--- TRY IT ---
Locate each line in the entries below that contains the string "name", and copy those lines out in full.

(Stored items)
--------------------------------

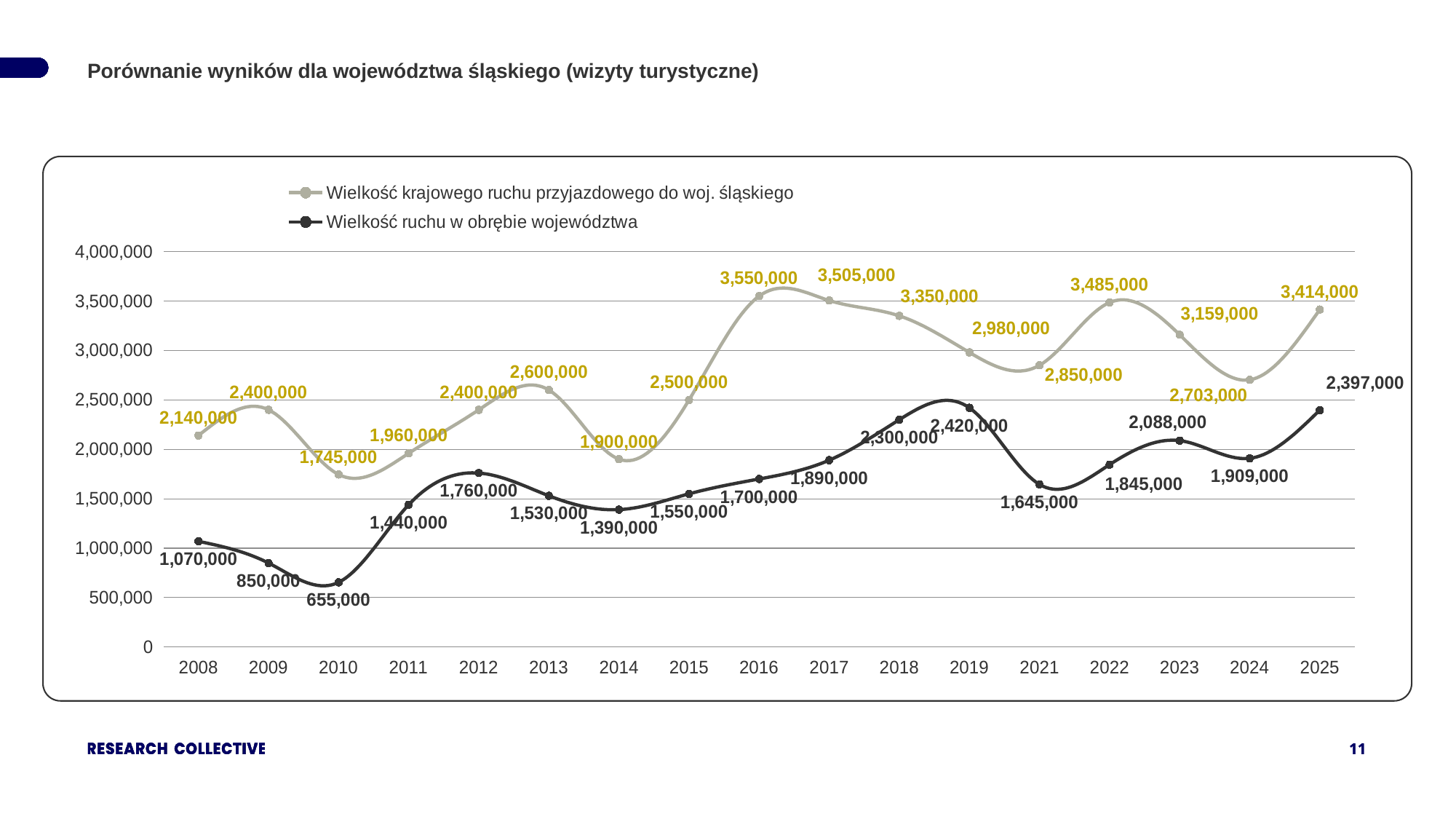
Which series has the larger value in 2019? Wielkość krajowego ruchu przyjazdowego do woj. śląskiego What is the title of the chart on the slide? Porównanie wyników dla województwa śląskiego (wizyty turystyczne) In which year is 'Wielkość ruchu w obrębie województwa' highest? 2019 What is the value of 'Wielkość krajowego ruchu przyjazdowego do woj. śląskiego' in 2016? 3,550,000 What is the difference between the two series in 2025? 1,017,000 In which year is 'Wielkość ruchu w obrębie województwa' lowest? 2010 How many years are shown on the x axis? 17 What type of chart is shown on the slide? Line chart What is the value of 'Wielkość ruchu w obrębie województwa' in 2025? 2,397,000 How many series does the legend list? 2 In which year is 'Wielkość krajowego ruchu przyjazdowego do woj. śląskiego' highest? 2016 What is the value of 'Wielkość ruchu w obrębie województwa' in 2010? 655,000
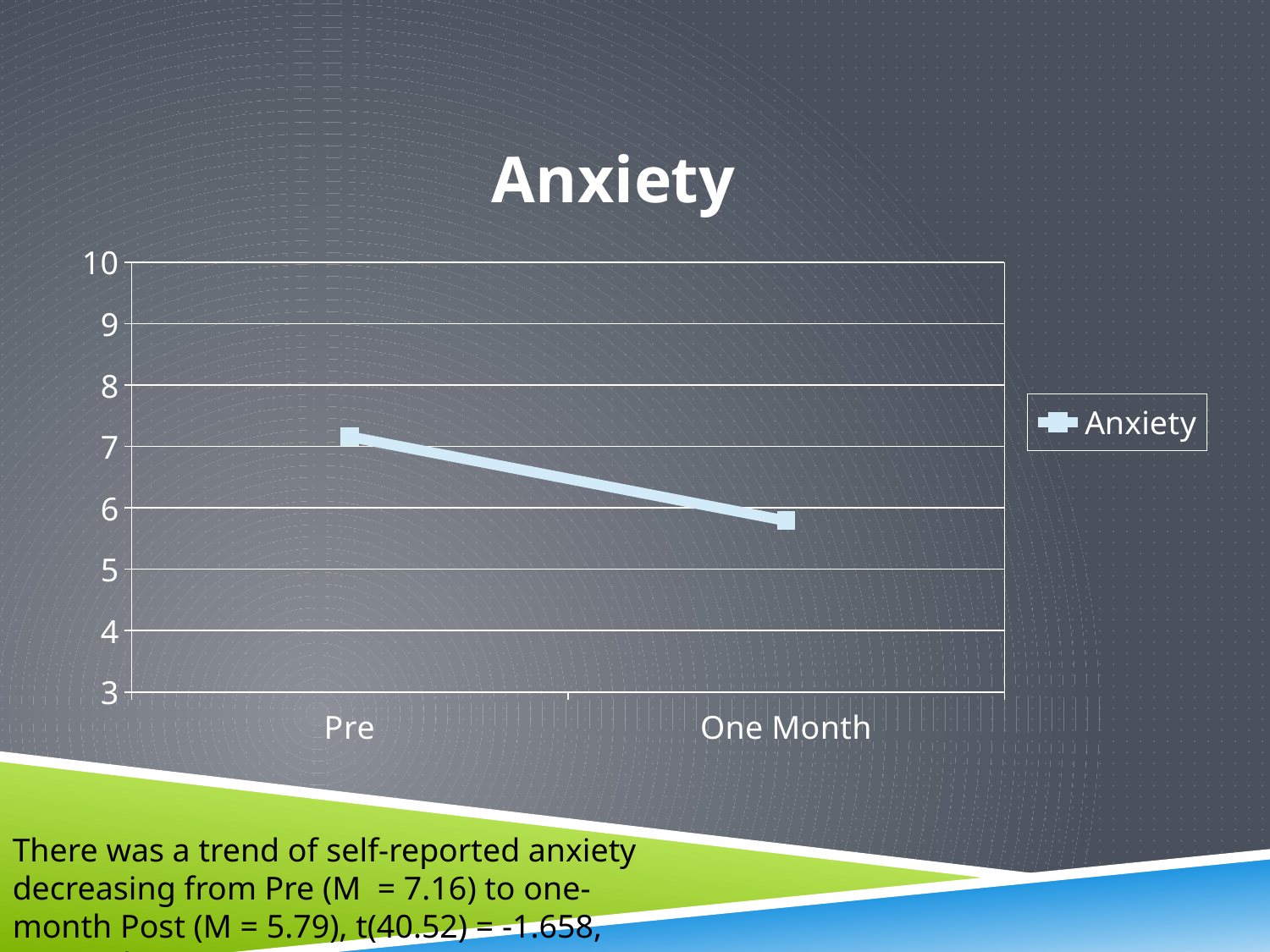
What is the name of the series shown in the legend? Anxiety According to the slide, what is the mean anxiety value at Pre? 7.16 What is the title of the chart? Anxiety What kind of chart is shown on the slide? Line chart How many series does the legend list? 1 Which time point has the higher anxiety value? Pre Is the anxiety value for Pre greater or less than 6? greater How many data points are plotted on the chart? 2 According to the slide, what is the mean anxiety value at one-month Post? 5.79 Which time point has the lower anxiety value? One Month Is the anxiety value for One Month greater or less than 7? less Does the anxiety value rise or fall from Pre to One Month? Fall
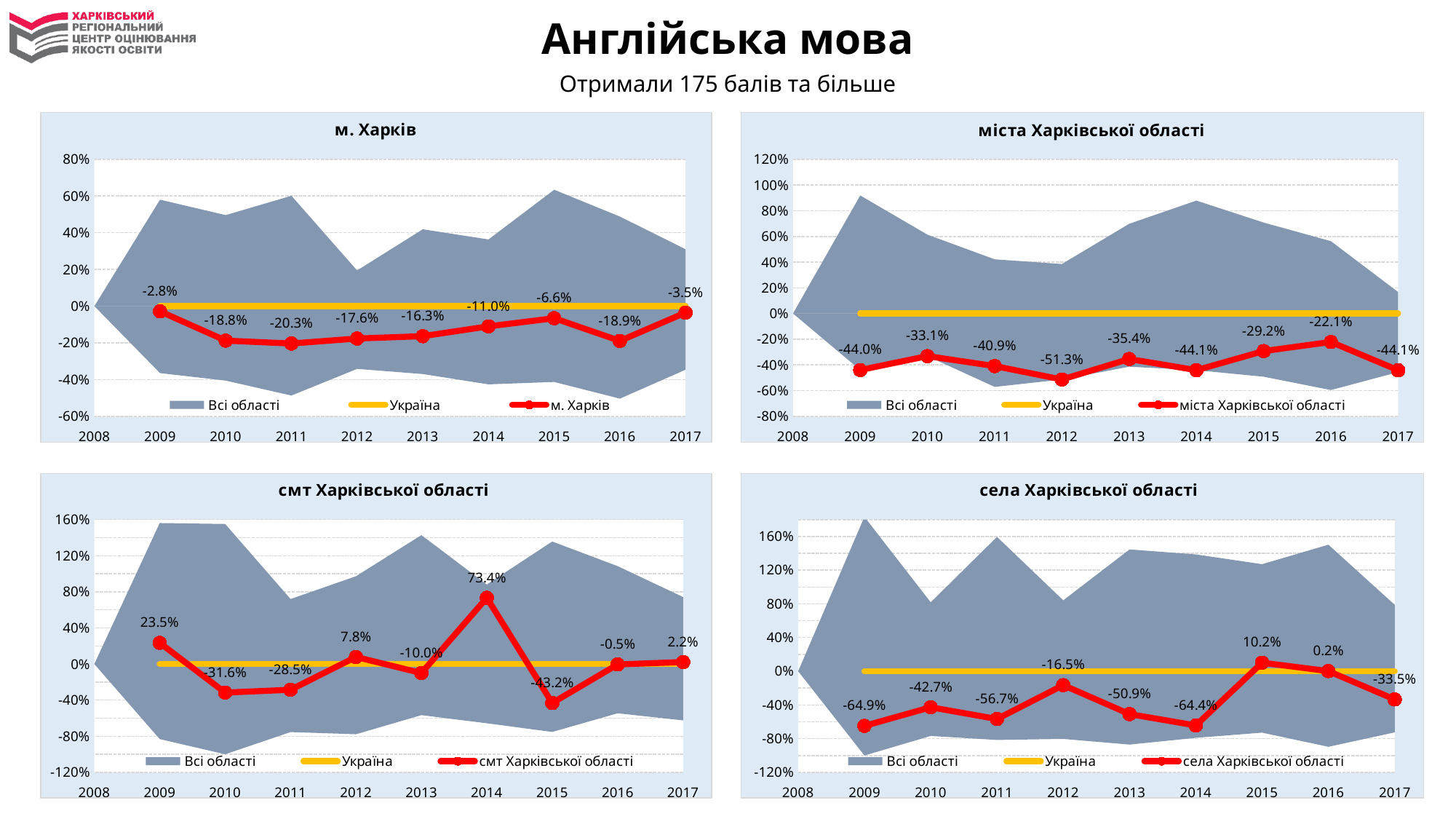
In the chart titled "м. Харків", how many years have a labelled data point on the red line? 9 In the chart titled "міста Харківської області", which is larger: the red line value for 2012 or for 2015? 2015 What kind of chart is the chart titled "смт Харківської області"? Line chart with a shaded area In the chart titled "м. Харків", what colour is the line labelled "Україна" in the legend? Yellow In the chart titled "села Харківської області", how many series does the legend list? 3 In the chart titled "смт Харківської області", which year has the highest value on the red line? 2014 In the chart titled "міста Харківської області", what is the value of the red line for 2016? -22.1% In the chart titled "села Харківської області", which year has the lowest value on the red line? 2009 In the chart titled "м. Харків", what is the difference between the red line values for 2009 and 2010? 16.0 percentage points In the chart titled "смт Харківської області", what is the value of the red line for 2014? 73.4% In the chart titled "села Харківської області", what is the value of the red line for 2015? 10.2% In the chart titled "м. Харків", what is the value of the red line for 2011? -20.3%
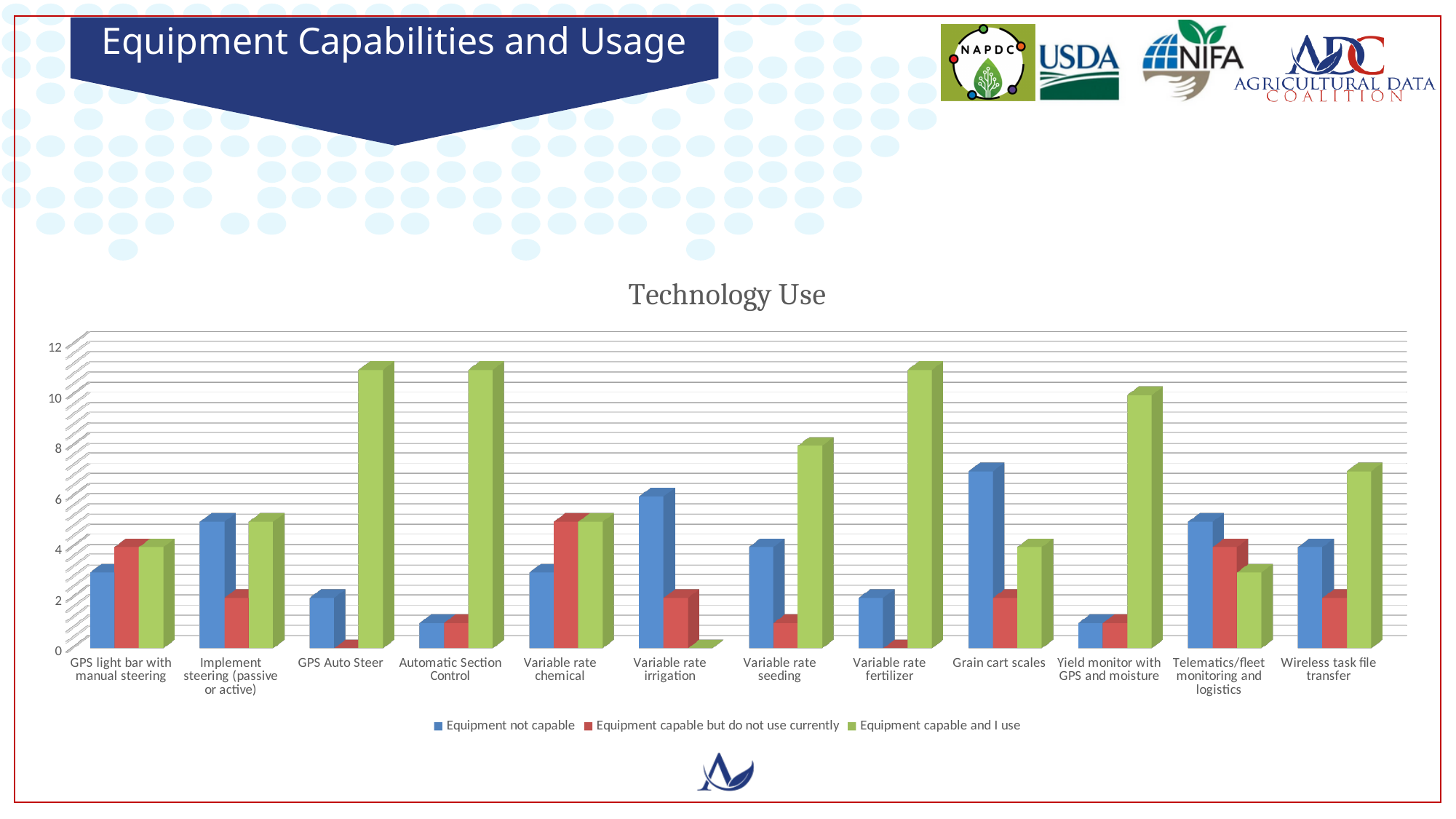
Which colour represents the series "Equipment capable and I use"? green For Wireless task file transfer, which is larger: "Equipment not capable" or "Equipment capable and I use"? Equipment capable and I use Which category has the lowest value for "Equipment capable and I use"? Variable rate irrigation Which category has the highest value for "Equipment not capable"? Grain cart scales For Variable rate chemical, which is larger: "Equipment not capable" or "Equipment capable but do not use currently"? Equipment capable but do not use currently How many series does the legend list? 3 What kind of chart is shown on the slide? bar chart Is the value for "Equipment not capable" for Variable rate irrigation greater or less than 4? greater How many technology categories are shown along the x axis? 12 What is the title of the chart? Technology Use Which category has the highest value for "Equipment capable but do not use currently"? Variable rate chemical Is the value for "Equipment capable and I use" for GPS Auto Steer greater or less than 10? greater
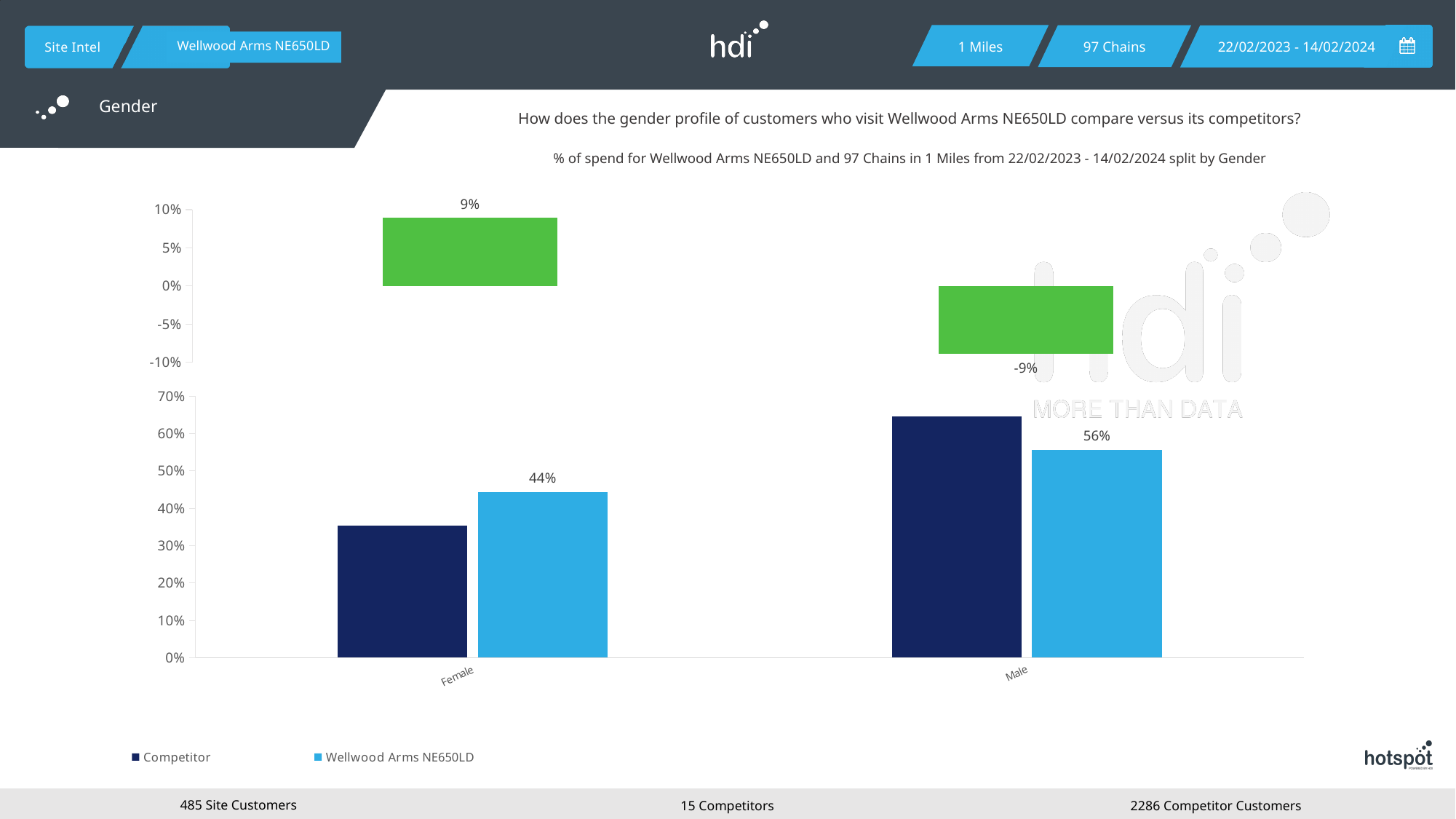
In the bottom chart, is the Competitor value for Female greater or less than 40%? less In the bottom chart, what is the value for Wellwood Arms NE650LD for Female? 44% In the bottom chart, what is the value for Wellwood Arms NE650LD for Male? 56% In the bottom chart, what is the difference between the Wellwood Arms NE650LD values for Male and Female? 12% How many series does the legend of the bottom chart list? 2 In the top chart, what is the value shown for Female? 9% In the bottom chart, which gender has the higher value for Wellwood Arms NE650LD? Male In the bottom chart, is the Competitor value for Male greater or less than 60%? greater What type of chart is the bottom chart? Bar chart In the top chart, what is the value shown for Male? -9% In the bottom chart, for Female, which is larger: the Competitor value or the Wellwood Arms NE650LD value? Wellwood Arms NE650LD In the bottom chart, for Male, which is larger: the Competitor value or the Wellwood Arms NE650LD value? Competitor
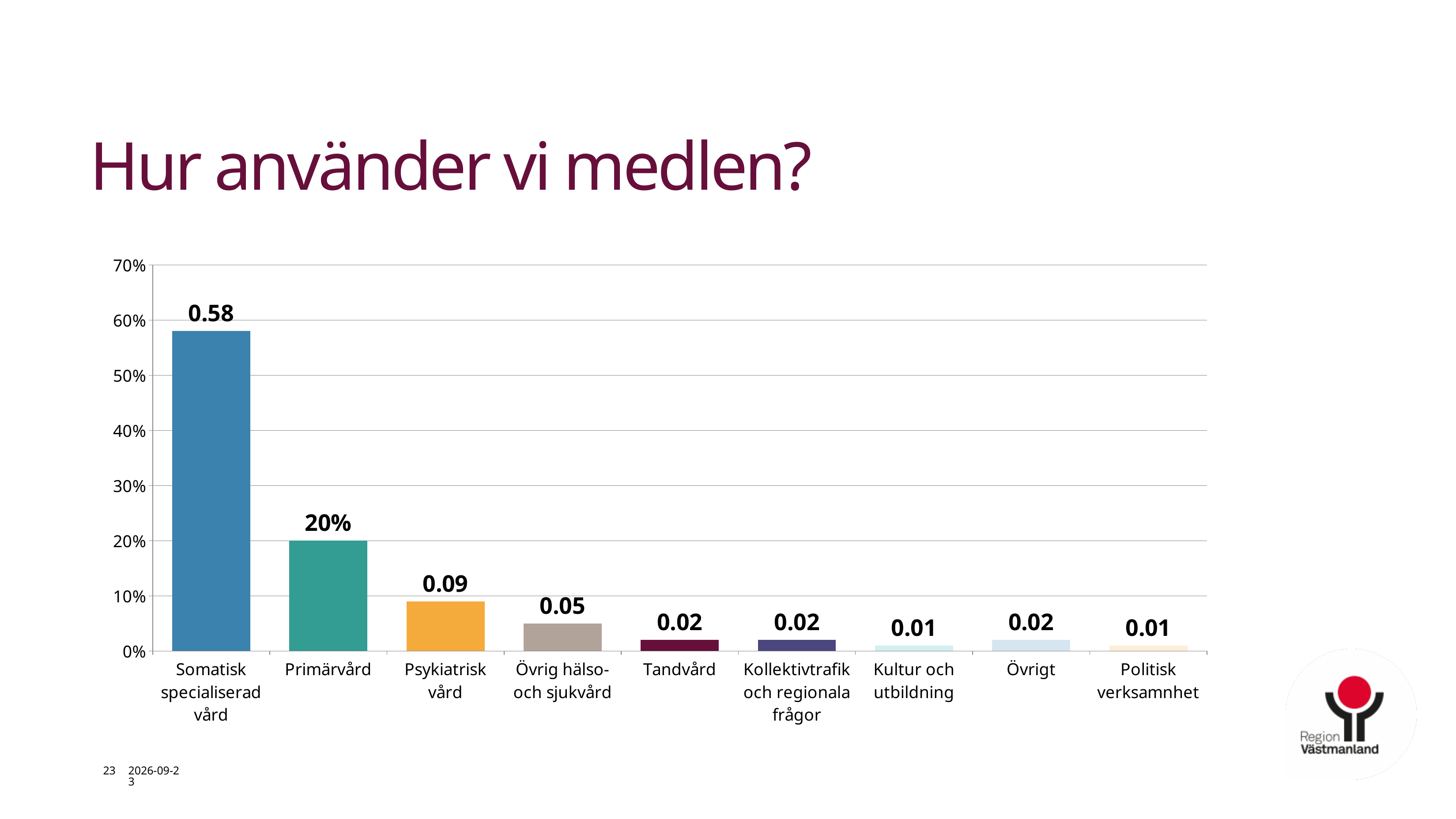
What is the title of the slide? Hur använder vi medlen? How many categories are shown on the x axis? 9 Is the value for Somatisk specialiserad vård greater or less than 50%? greater Which bar is taller, Psykiatrisk vård or Tandvård? Psykiatrisk vård What is the data label shown for Kultur och utbildning? 0.01 What is the data label shown for Primärvård? 20% Which category has the highest bar? Somatisk specialiserad vård What kind of chart is shown on the slide? bar chart What is the data label shown for Somatisk specialiserad vård? 0.58 Is the value for Psykiatrisk vård greater or less than 10%? less What is the data label shown for Övrig hälso- och sjukvård? 0.05 What is the data label shown for Psykiatrisk vård? 0.09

--------------------------------

--- WRITTEN RESPONSE ---
What is the name of the series shown in the legend? Anxiety According to the slide, what is the mean anxiety value at Pre? 7.16 What is the title of the chart? Anxiety What kind of chart is shown on the slide? Line chart How many series does the legend list? 1 Which time point has the higher anxiety value? Pre Is the anxiety value for Pre greater or less than 6? greater How many data points are plotted on the chart? 2 According to the slide, what is the mean anxiety value at one-month Post? 5.79 Which time point has the lower anxiety value? One Month Is the anxiety value for One Month greater or less than 7? less Does the anxiety value rise or fall from Pre to One Month? Fall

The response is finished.